While international mediators press for the full implementation of the “road map” to peace in the Middle East, hundreds of North American Jews are blazing a trail to boost Israel’s right to exist.
More than 300 secular and religious Jews – single individuals, married couples and families – boarded El Al jets in New York this week to emigrate to Israel.
They’re part of an exodus organized by Nefesh B’Nefesh, or Jewish Souls United, an organization that offers grants of up to $25,000 to immigrants who stay for at least three years.
The 300 are among 1,000 Americans and Canadians expected to make the move this summer. They follow in the footsteps of some 500 others in 2002. Of those 500, only one returned to the U.S., according to the Jerusalem Post.
The goal, according to the group’s co-founder Tony Gelbart, is to prevent Arabs from outnumbering Jews.
“The Palestinians still dream of overcoming Israel demographically. They are wrong,” Gelbart told the New York Post. “No amount of terror or economic hardship will prevent Jewish people from coming to Israel.”

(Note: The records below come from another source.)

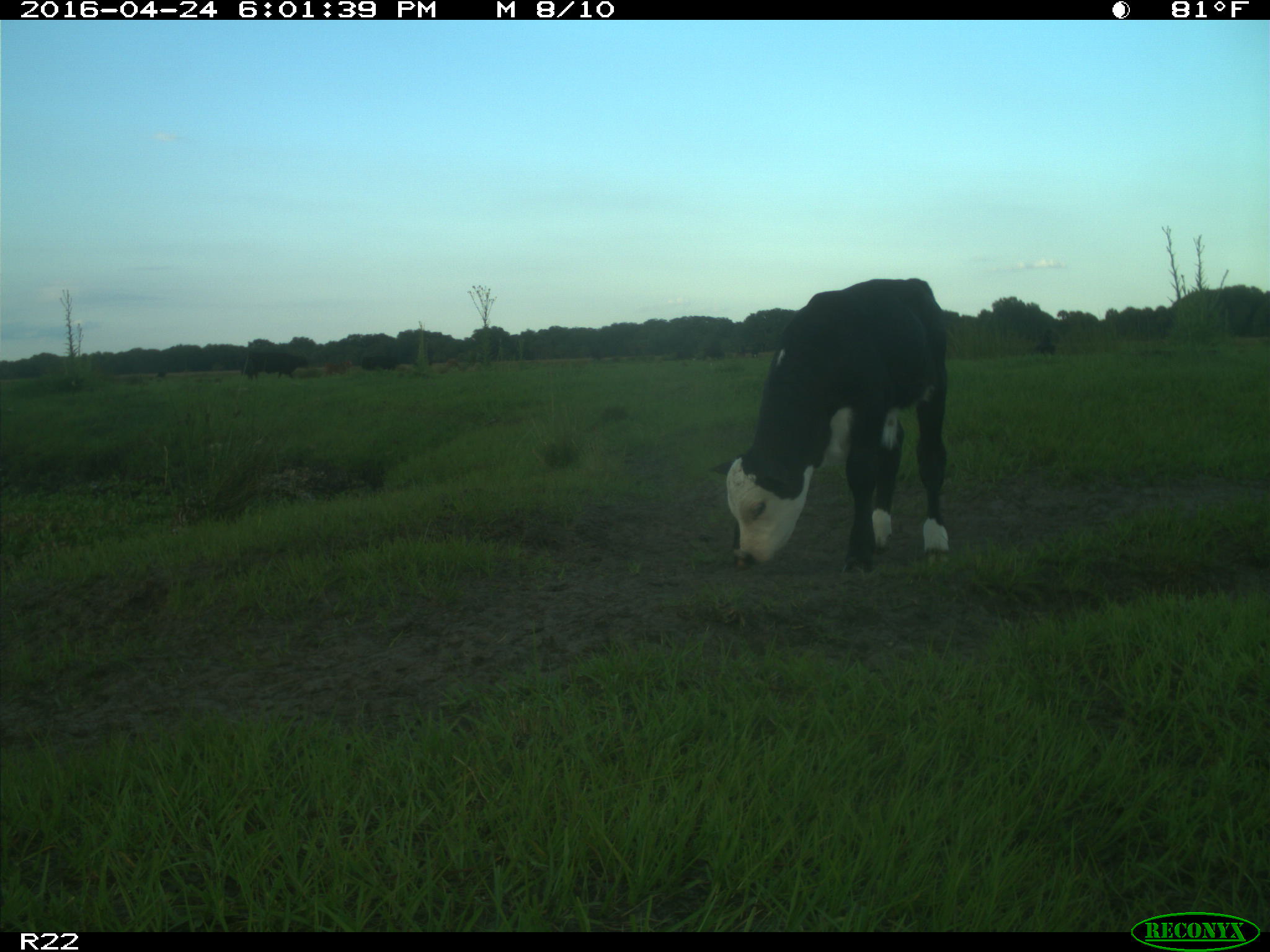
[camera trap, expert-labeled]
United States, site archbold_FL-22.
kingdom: Animalia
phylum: Chordata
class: Mammalia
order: Artiodactyla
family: Bovidae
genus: Bos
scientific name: Bos taurus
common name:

The paper reports the 46-year-old Florida businessman put up $2 million of his own money toward the effort.
But it’s not the money that motivates most.
“We see Israel as our homeland, we believe this is our country,” Harry Zettel told the Toronto Star. “And while there is some fear, some trepidation at taking a step like this, I believe in God. I believe this is where we should be.”

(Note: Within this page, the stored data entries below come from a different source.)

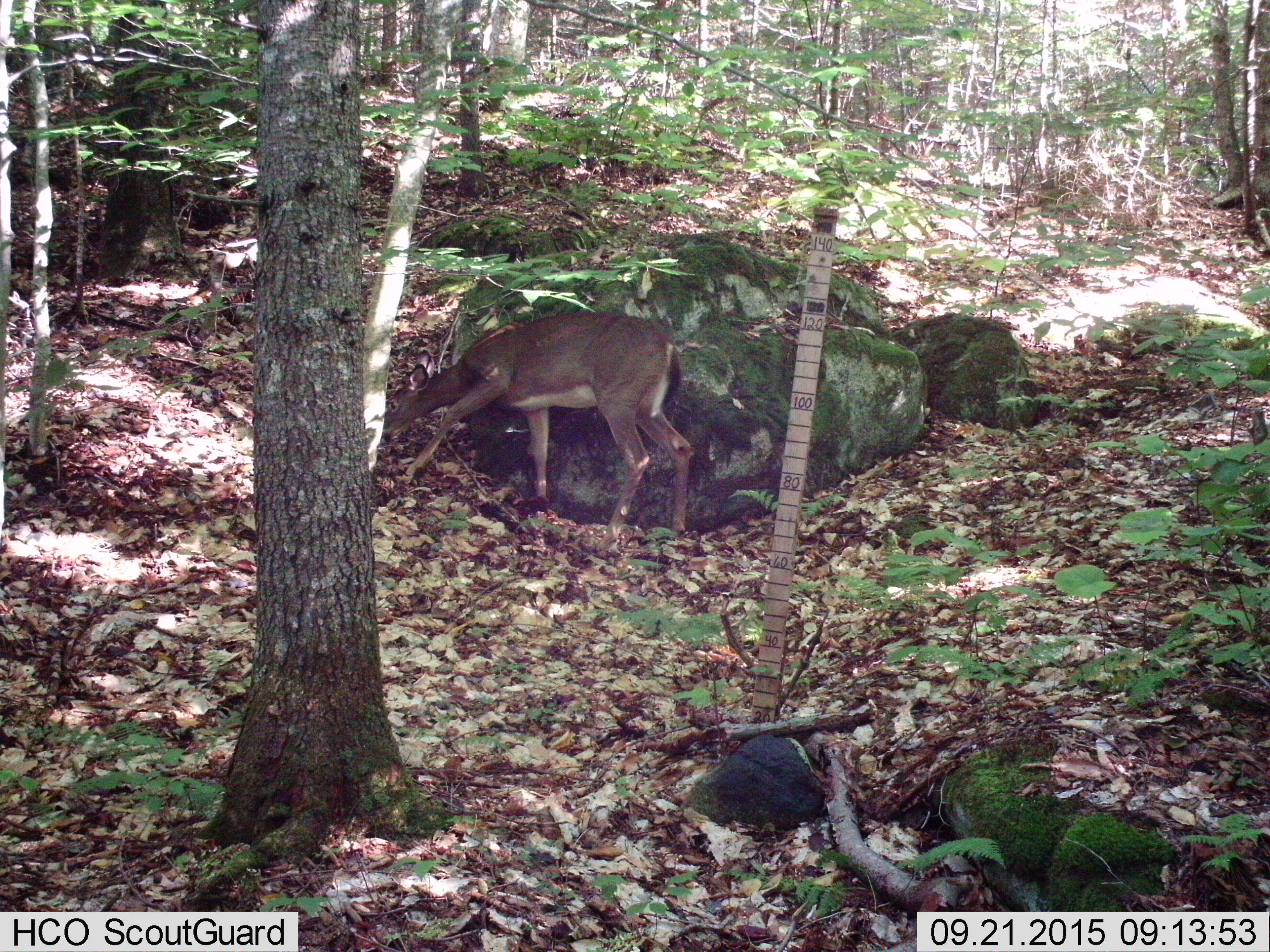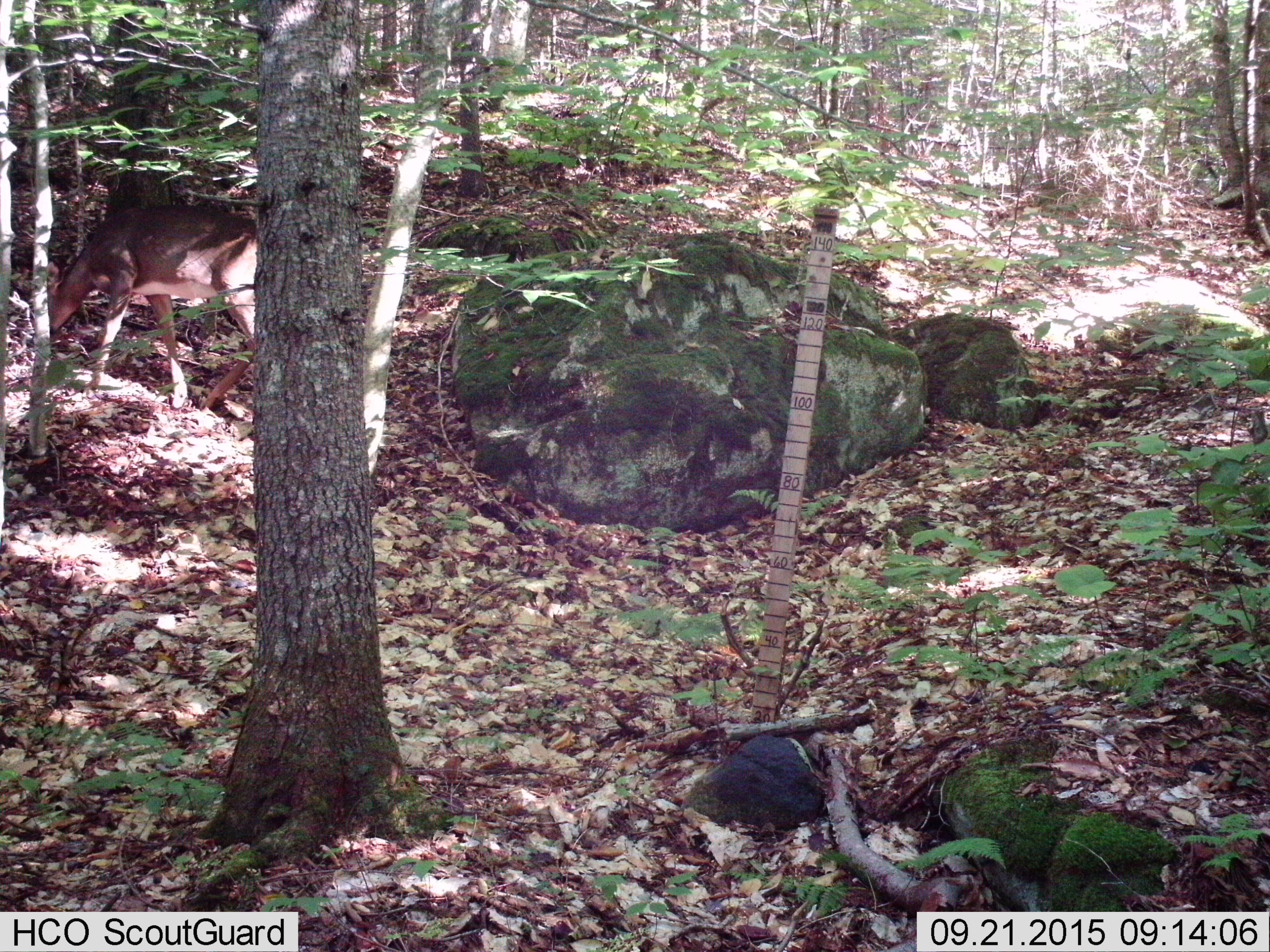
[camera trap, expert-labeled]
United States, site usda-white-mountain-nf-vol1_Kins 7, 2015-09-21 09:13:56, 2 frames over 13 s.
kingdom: Animalia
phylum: Chordata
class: Mammalia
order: Artiodactyla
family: Cervidae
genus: Odocoileus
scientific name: Odocoileus virginianus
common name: white-tailed deer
White-tailed deer (Odocoileus virginianus).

Zettel told the paper he and his wife Suzanne and their five young children will settle in Israel proper – not the territories – in order to “strengthen Israeli society.”
“God gave us this land,” Zettel added. “Israel is at war right now. We have to do something to support the country. I don’t think we can idly sit back and not help out.”
The new arrivals were welcomed at Ben-Gurion Airport in Tel Aviv by Prime Minister Ariel Sharon and Finance Minister Benjamin Netanyahu.
“This is the right answer to Palestinian threats,” Netanyahu told the New York Post.
“The government that I lead decided that aliya [making Israel home] is the first priority, and it’s the most important thing,” the Jerusalem Post quotes Sharon as telling the immigrants. “I know it’s not an easy thing, to move from one country to another country, but here you are coming home.”